**Required work:** Restate all entries word for word, minus pictures.

**Saved data entries:**
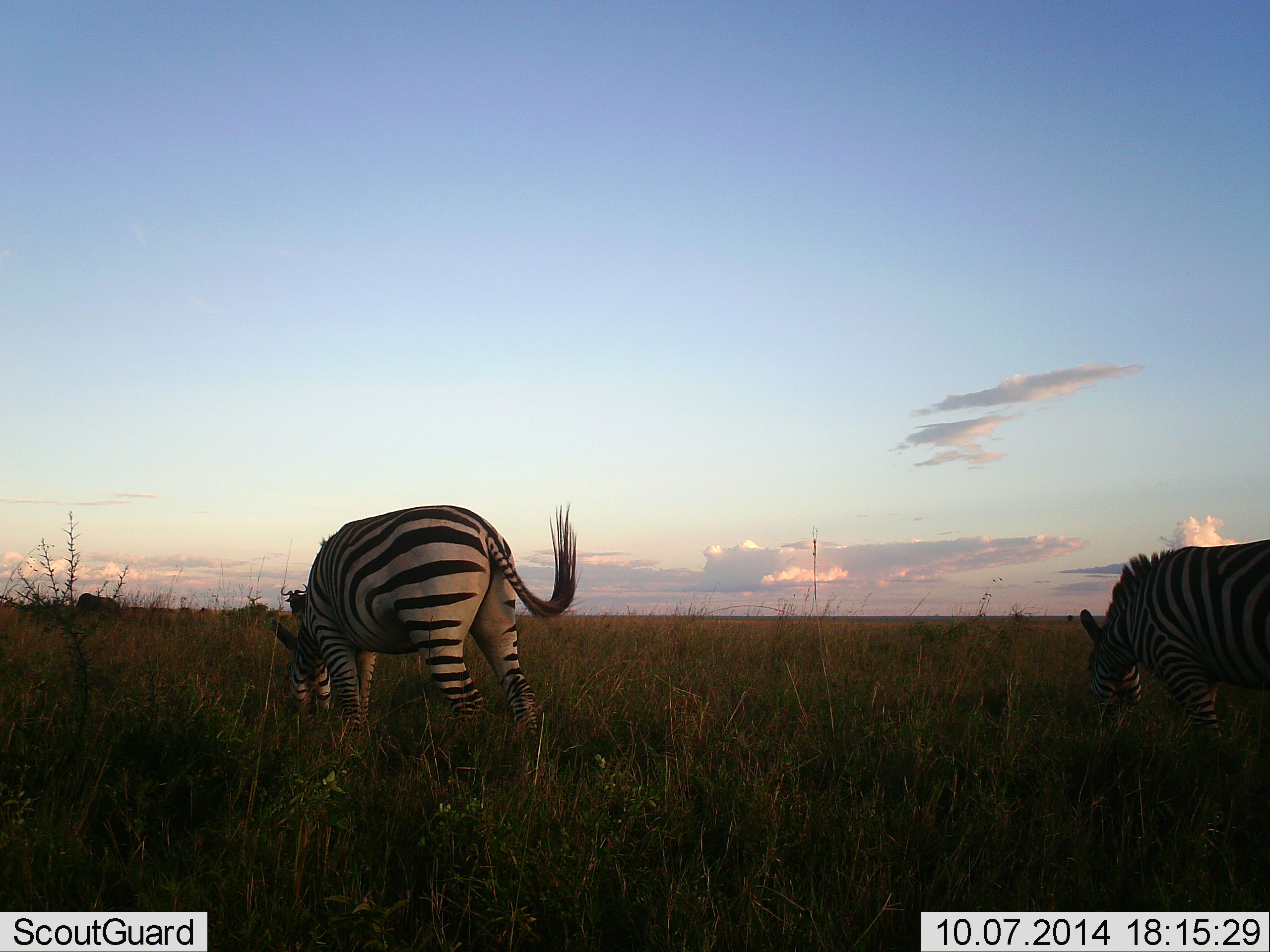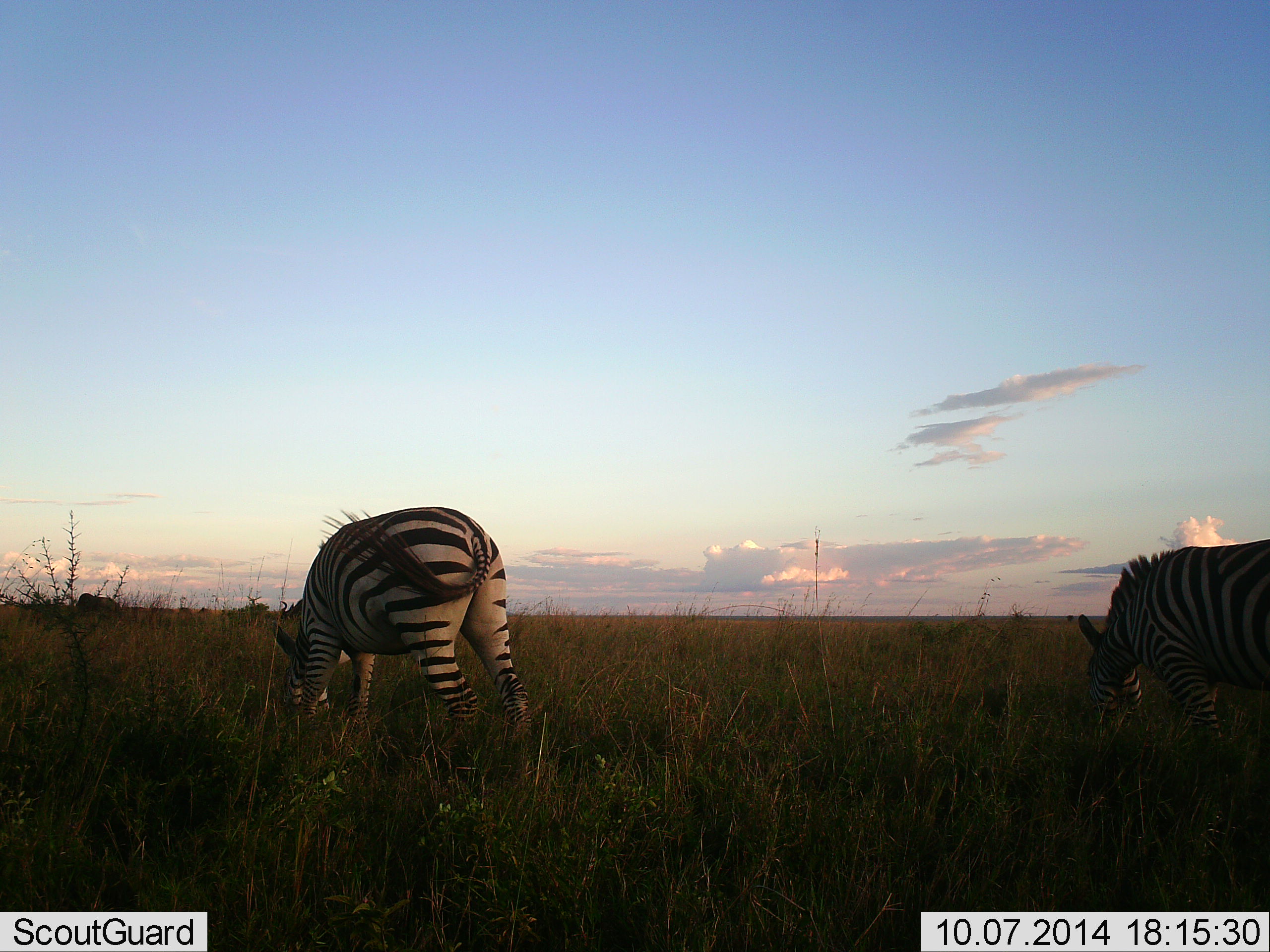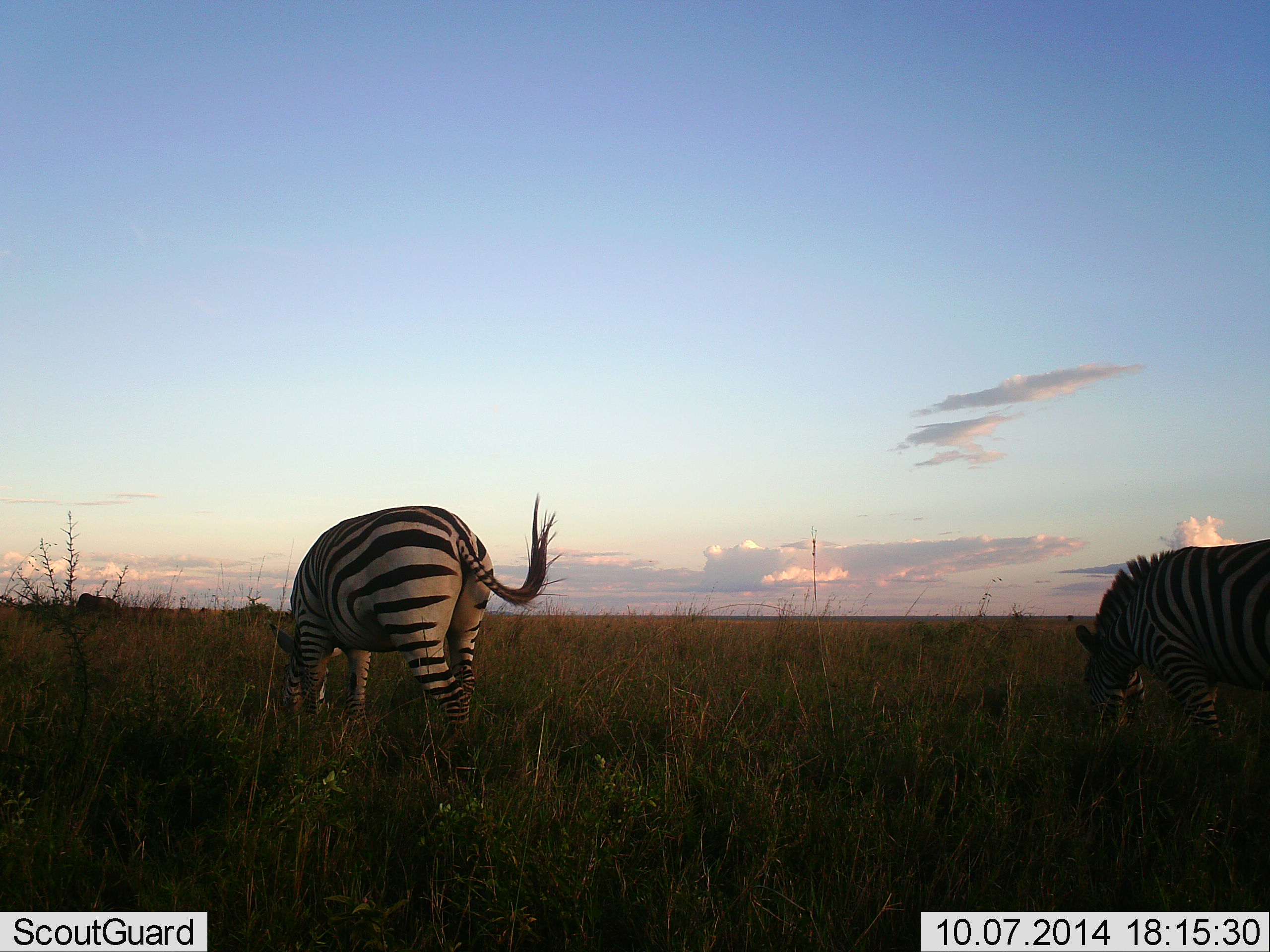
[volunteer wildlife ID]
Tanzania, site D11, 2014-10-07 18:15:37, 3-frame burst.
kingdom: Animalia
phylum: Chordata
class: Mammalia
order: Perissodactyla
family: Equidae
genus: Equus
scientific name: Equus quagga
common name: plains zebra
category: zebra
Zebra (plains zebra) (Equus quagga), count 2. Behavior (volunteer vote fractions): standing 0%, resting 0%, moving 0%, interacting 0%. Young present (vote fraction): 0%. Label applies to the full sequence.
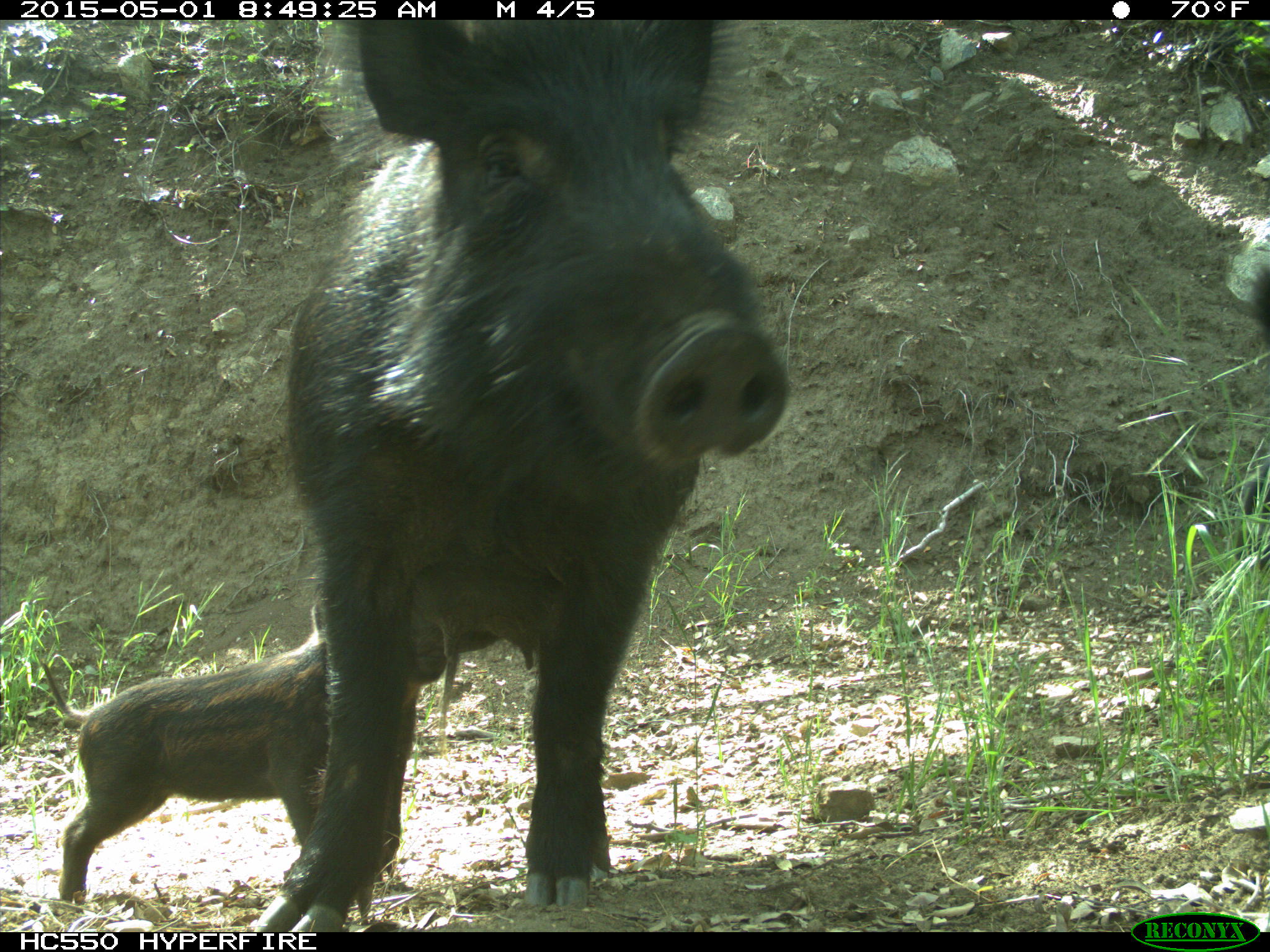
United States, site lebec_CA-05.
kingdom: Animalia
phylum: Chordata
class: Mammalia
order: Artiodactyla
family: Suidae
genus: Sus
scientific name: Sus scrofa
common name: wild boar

**Response area:**
[volunteer wildlife ID]
Tanzania, site D11, 2014-10-07 18:15:37, 3-frame burst.
kingdom: Animalia
phylum: Chordata
class: Mammalia
order: Perissodactyla
family: Equidae
genus: Equus
scientific name: Equus quagga
common name: plains zebra
category: zebra
Zebra (plains zebra) (Equus quagga), count 2. Behavior (volunteer vote fractions): standing 0%, resting 0%, moving 0%, interacting 0%. Young present (vote fraction): 0%. Label applies to the full sequence.
United States, site lebec_CA-05.
kingdom: Animalia
phylum: Chordata
class: Mammalia
order: Artiodactyla
family: Suidae
genus: Sus
scientific name: Sus scrofa
common name: wild boar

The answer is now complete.